While 81 said the schedule lacked consistency, he wagered it was about once every two weeks that we were taken one at a time from our cells to the showers. I don’t think I’d ever gone that long without bathing, and I’d be disappointed about it too if I wasn’t thankful that we were still able to at all. I wouldn’t miss the way you’d pass by people and get a whiff of the blatant lack of deodorant in these tight halls. If there was a good thing about being mostly bald, it was that your greasy hair wasn’t sticking on your forehead for all to see.
Exercising his usual impatience, 96 was at the door before the instructing knock came. I didn’t mind waiting, but I minded that he didn’t care and was taking every opportunity to announce it. It was one thing to be selfish, another to get a rouse out of being so. Made me want to be difficult out of spite.
“I’ll go next,” Jay announced, albeit unconfidently, and came down from his bunk. Something he hardly did when we were packed back inside our cell.
Without thinking much of it, I decided, “I’ll be going next after Jay.” A sentence that had the consequence of causing Jay to jump. I waited, curious, to see if he’d voice his concerns. I didn’t think he would, as that would mean speaking with me.
When he did decide to turn to me, it was with an aggressive jab of his finger. “Don’t call me that.” I looked at the finger in my face and then at his cautiously irritated expression. There wasn’t a doubt he was mad; he just wasn’t committed to expressing it. Ready to back off if I challenged him.
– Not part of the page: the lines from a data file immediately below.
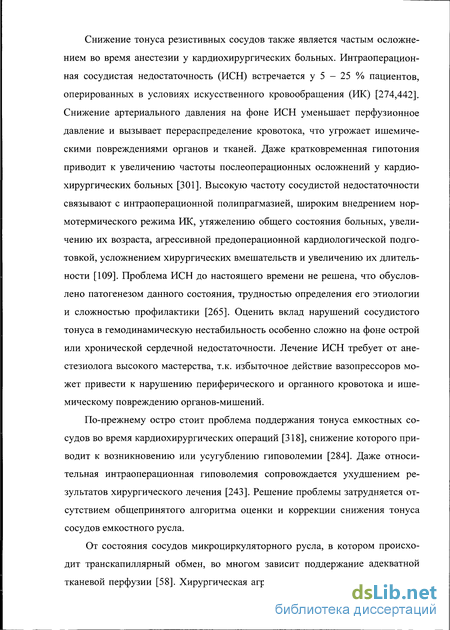 Снижение тонуса резистивных сосудов также является частым осложнением во время анестезии у кардиохирургических больных. Интраоперационная сосудистая недостаточность (ИСН) встречается у 5 – 25 % пациентов, оперированных в условиях искусственного кровообращения (ИК) [274,442]. Снижение артериального давления на фоне ИСН уменьшает перфузионное давление и вызывает перераспределение кровотока, что угрожает ишемическими повреждениями органов и тканей. Даже кратковременная гипотония приводит к увеличению частоты послеоперационных осложнений у кардиохирургических больных [301]. Высокую частоту сосудистой недостаточности связывают с интраоперационной полипрагмазией, широким внедрением нормотермического режима ИК, утяжелению общего состояния больных, увеличению их возраста, агрессивной предоперационной кардиологической подготовкой, усложнением хирургических вмешательств и увеличению их длительности [109]. Проблема ИСН до настоящего времени не решена, что обусловлено патогенезом данного состояния, трудностью определения его этиологии и сложностью профилактики [265]. Оценить вклад нарушений сосудистого тонуса в гемодинамическую нестабильность особенно сложно на фоне острой или хронической сердечной недостаточности. Лечение ИСН требует от анестезиолога высокого мастерства, т.к. избыточное действие вазопрессоров может привести к нарушению периферического и органного кровотока и ишемическому повреждению органов-мишений.

По-прежнему остро стоит проблема поддержания тонуса емкостных сосудов во время кардиохирургических операций [318], снижение которого приводит к возникновению или усугублению гиповолемии [284]. Даже относительная интраоперационная гиповолемия сопровождается ухудшением результатов хирургического лечения [243]. Решение проблемы затрудняется отсутствием общепринятого алгоритма оценки и коррекции снижения тонуса сосудов емкостного русла.

От состояния сосудов микроциркуляторного русла, в котором происходит транскапиллярный обмен, во многом зависит поддержание адекватной тканевой перфузии [58]. Хирургическая агр

dsLib.net
библиотека диссертаций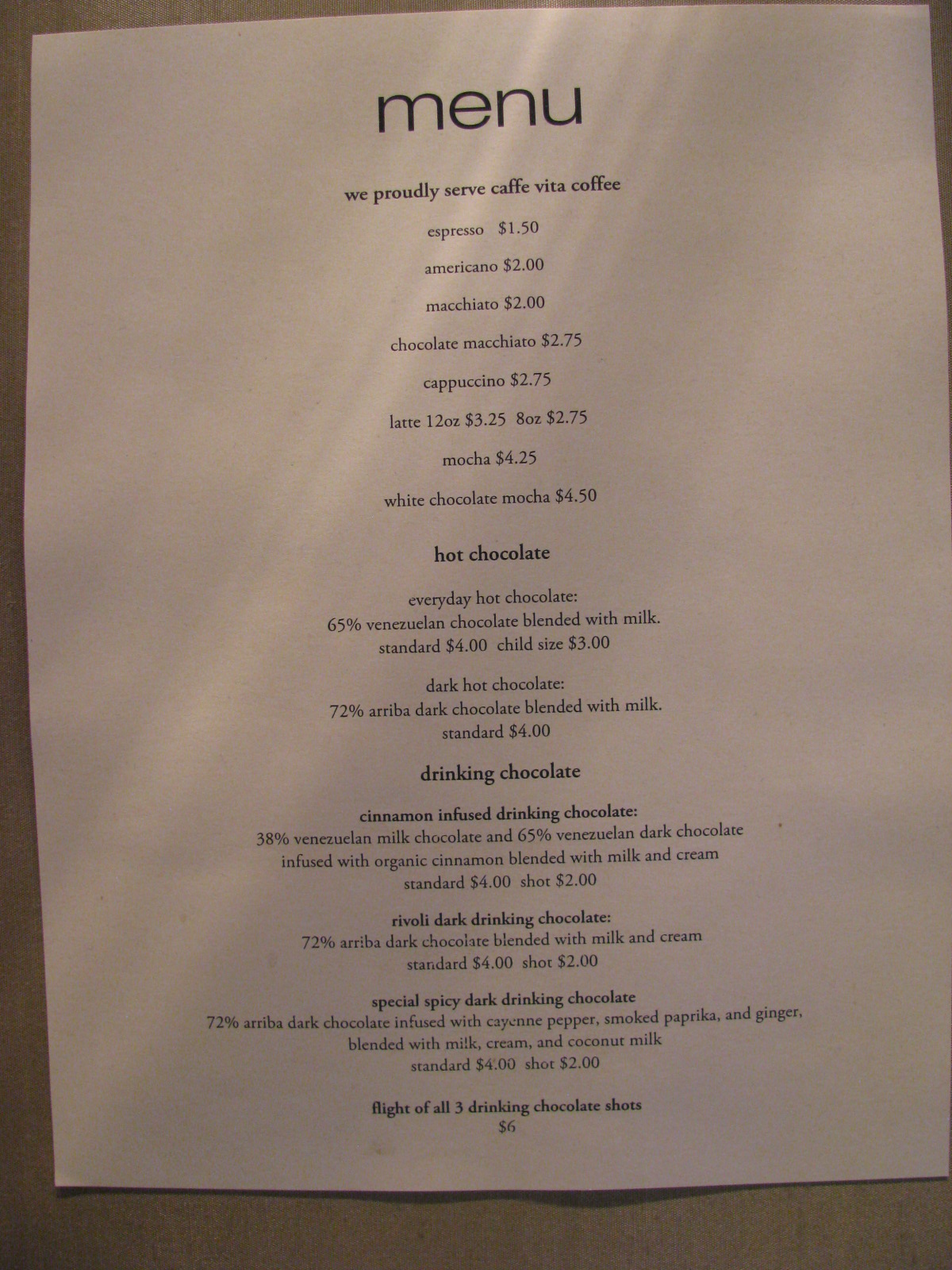 menu

we proudly serve caffe vita coffee

espresso $1.50

americano $2.00

macchiato $2.00

chocolate macchiato $2.75

cappuccino $2.75

latte 12oz $3.25 8oz $2.75

mocha $4.25

white chocolate mocha $4.50

hot chocolate

everyday hot chocolate:
65% venezuelan chocolate blended with milk.
standard $4.00 child size $3.00

dark hot chocolate:
72% arriba dark chocolate blended with milk.
standard $4.00

drinking chocolate

cinnamon infused drinking chocolate:
38% venezuelan milk chocolate and 65% venezuelan dark chocolate
infused with organic cinnamon blended with milk and cream
standard $4.00 shot $2.00

rivoli dark drinking chocolate:
72% arriba dark chocolate blended with milk and cream
standard $4.00 shot $2.00

special spicy dark drinking chocolate
72% arriba dark chocolate infused with cayenne pepper, smoked paprika, and ginger,
blended with milk, cream, and coconut milk
standard $4.00 shot $2.00

flight of all 3 drinking chocolate shots
$6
“71.” 81 reminded at my back.
“Sure,” I said nonchalantly.
96 returned in a time shorter than any shower I’d ever taken, including the walk there and back. He had a fresh uniform on. It wasn’t new, I saw the stains, only one of the many we washed. The pants fitted more ill than his last. Too short, exposing more of his branch-like legs. The stubble of his chin had been shaved as well. Not with any skill, for several cuts marked the area, one bad enough to bleed.
“Never learned how to use a razor, huh?”
He wound up to take a swing at me until the calling knock came again, then he shook off his arm like he made an impact anyway. I believed it all to be for show, yet wondered if there would come a day when he’d actually hit me. I’d keep walking that line till I knew if he’d cross over it.
The showers themselves were in a room located at the end of the hall of cells. Me and all the other selected inmates were lined up in front of small, square, dark tiled spaces separated by walls that only barely went over some of the inmate’s heads. We couldn’t see each other in the showers, but it wasn’t out of consideration for privacy when we had to undress out in the open before entering. I kept my eyes forward and hoped everyone else had the niceties to do the same.
After my guard took my clothing from me, yelling at me to pick it up after I let it drop to the floor, I stepped into the shower — the one at the very end. Completely out of the light’s reach, I could hardly see my own body. My fingers felt around on the tile to find the tab and came upon it still wet from the prior washes. Handle located, I twisted it and jumped when the ice water pelted me. I shivered terribly but tried to keep moving.
In the pitch-dark corner of my stall, I found the necessities: an unmarked bottle I assumed was intended for multi-purpose cleaning and an unfortunately communal razor. I squirted the “soap” into my hand, it smelled like straight disinfectant. Strong too, I choked. It lathered about as well as hand sanitizer and felt prickly on the skin. The marks I made all across me from my incessant itching disagreed with the substance.
Watchdogs stayed while the rest went off with the discarded clothing. They stood behind us and peered into the open spaces where we tried to pretend to have solitude for a shred of dignity. Even if the purpose was to monitor our behavior, every look was more dehumanizing than the last. I would turn to rinse my back and see a tall shadow there, observing me like a demon waiting at the end of a nightmare. It didn’t matter if it was a featureless face, it made it worse, I didn’t know with what eyes I was being watched — indifference, hatred, or objectification? The mystery unnerved me most. I tried to look through my spectator as though he were air and I was shameless. I would be for both of us.
The water was cut by something and someone elsewhere. I thought for a moment that the faucet was faulty before a potent “Get out” was like another blast of cold. They left us to the efficiency of air-drying in the time it took to get handed fresh uniforms. Mine had a giant stain over the front that after today I could be held accountable for. I smelled it to assure myself it didn’t bear a scent, coming back with only the strongest residues of bleach.
After I slipped it over my head, I imagined that “straight out of the dryer” warmth. In reality, it was coarse, cold, and now wet. The illusion wasn’t enough to make me any more comfortable as much as I wished I could will it to.